Permettez-moi de vous présenter la nouvelle édition d’un livre de notre confrère disparu, Raymond Tournoux, la Tragédie du Général, préfacé par Eric Roussel.
Ce livre est paru en 1967, il y a donc 57 ans… Et notre confrère a eu l’heureuse idée de le présenter au lecteur actuel, même si un certain nombre d’entre nous pouvaient l’avoir dans leur bibliothèque. Raymond Tournoux fut élu, en 1981, au premier fauteuil de notre prestigieuse section Histoire et Géographie, son successeur étant six ans plus tard Alain Peyrefitte.
Or le dernier livre de Peyrefitte fut, on se le rappelle, son « C’était de Gaulle », ses entretiens avec le Général au temps où il était son ministre. Un rapprochement d’autant plus piquant que Tournoux consacre la Tragédie du Général aux entretiens qu’il a eu lui-même avec le général de Gaulle et notamment durant les douze années où celui-ci n’est pas aux affaires, de 1946 à 1958, et où son propos est d’autant plus libre qu’il n’est pas encore redevenu le chef de l’Etat.
L’ouvrage se compose d’un récit qui en constitue la partie essentielle, suivie par une partie documentaire de 160 pages, tout aussi passionnante, faite d’échanges et de documents.

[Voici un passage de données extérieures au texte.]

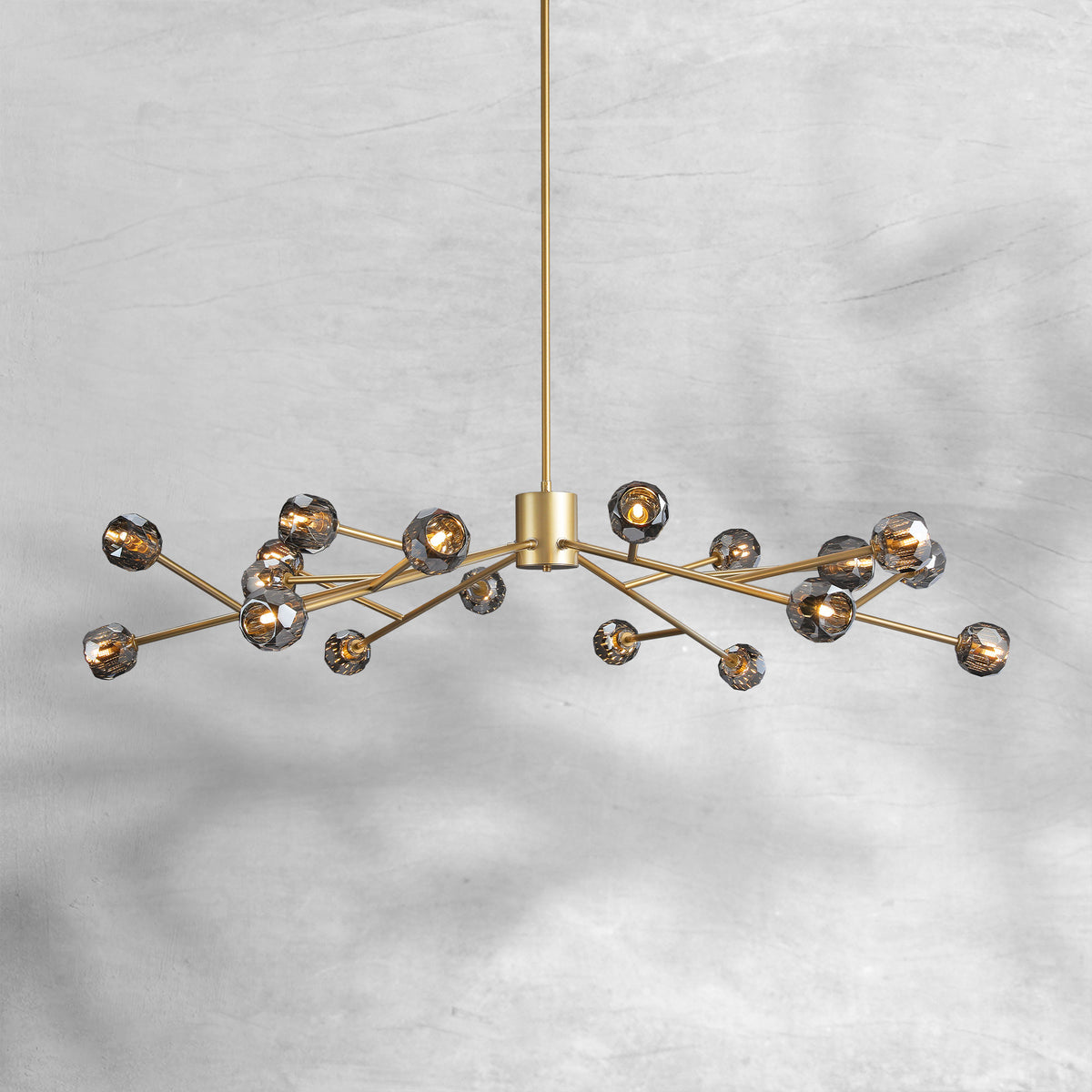 Bruma Glass Round Chandelier 24"36"48"60"72"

Mais la nouveauté de cette édition vient de la préface de notre ami Eric Roussel, qui est bien plus qu’une présentation de l’ouvrage puisqu’on y trouve à la fois un portrait de l’auteur, nécessaire pour le lecteur d’aujourd’hui, en même temps qu’une synthèse de son œuvre et du travail que l’on va lire ensuite.
Né en 1914 (il devait disparaître en 1984), Raymond Tournoux sera toute sa vie journaliste tout en devenant celui que Roussel appelle un « historien du présent ». « Comme un collectionneur épingle des insectes, dira de lui Alain Peyrefitte, Tournoux accumule les faits et les mots qui sont des faits. Son propos à lui reste en retrait. Il ne s’impose pas. Il propose. Il s’efface derrière ce qui compte… »

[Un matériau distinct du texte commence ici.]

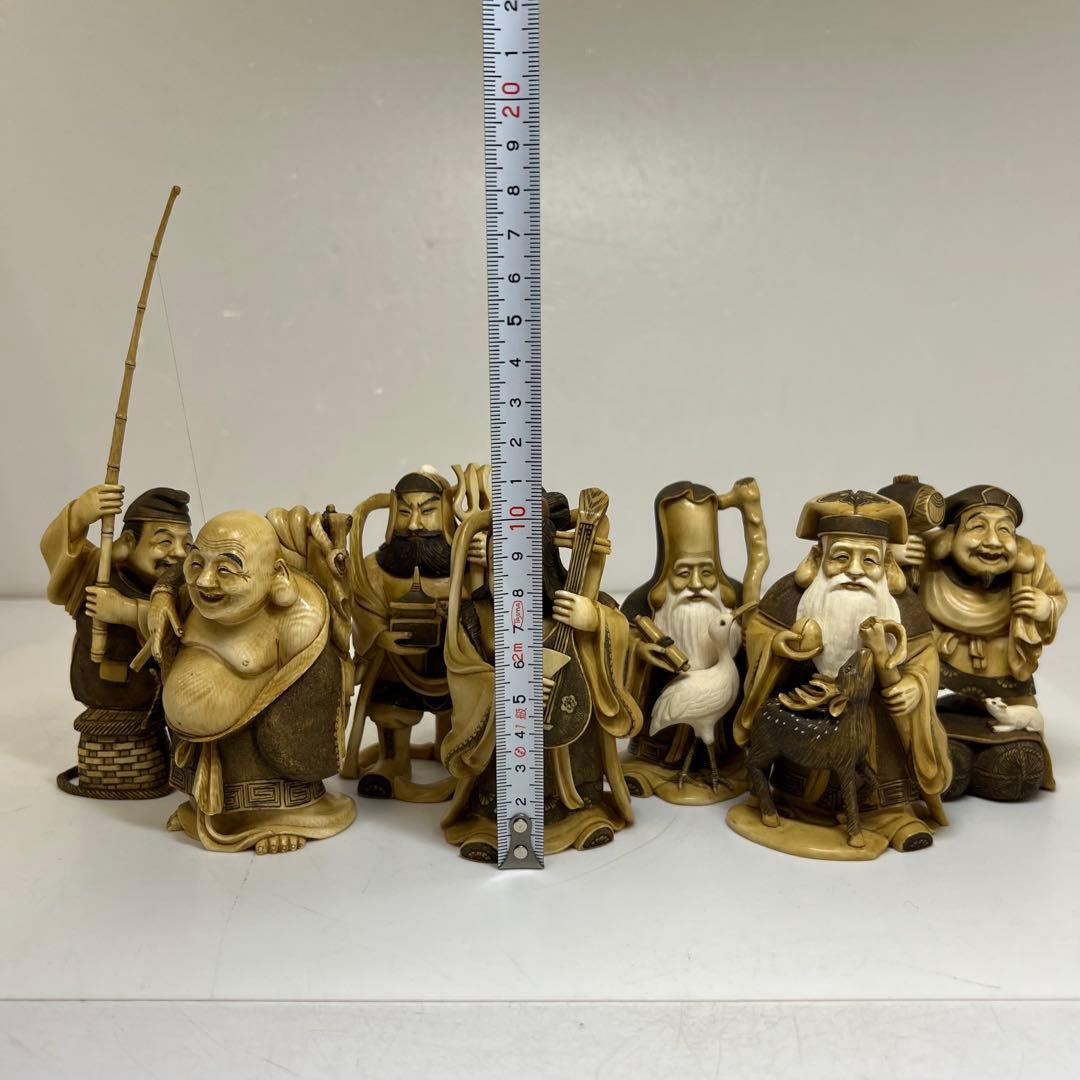 くもりちゃん専用極上和彫峰山七福神 ケース付 1485g 東キ7-1213☆2F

Je ne citerai qu’un échange qui résume le ton et le contenu du livre. Nous sommes en avril 1947 quand le président du conseil, Paul Ramadier, vient voir le Général qui avait quitté les affaires. « J’ai terminé sur ces mots, dit Ramadier : « La France ne peut exister sans la République ». De Gaulle m’a répondu : « C’est moi qui ai restauré la République. Croyez-vous que je veuille maintenant la renverser ? Cette accusation relève de la plaisanterie, monsieur le président. Je ne servirai que la France. »
Ce de Gaulle, dit Eric Roussel, est l’homme qui aura le plus fasciné Raymond Tournoux. Son livre est paru six mois avant Mai 1968 qui allait porter un rude coup au « grand dessein gaullien ». Les Français, nous dit le préfacier, « paraissaient fatigués d’avoir à leur tête un homme qui semblait plus penser à l’avenir qu’à leur sort immédiat » … Telle fut la Tragédie du Général.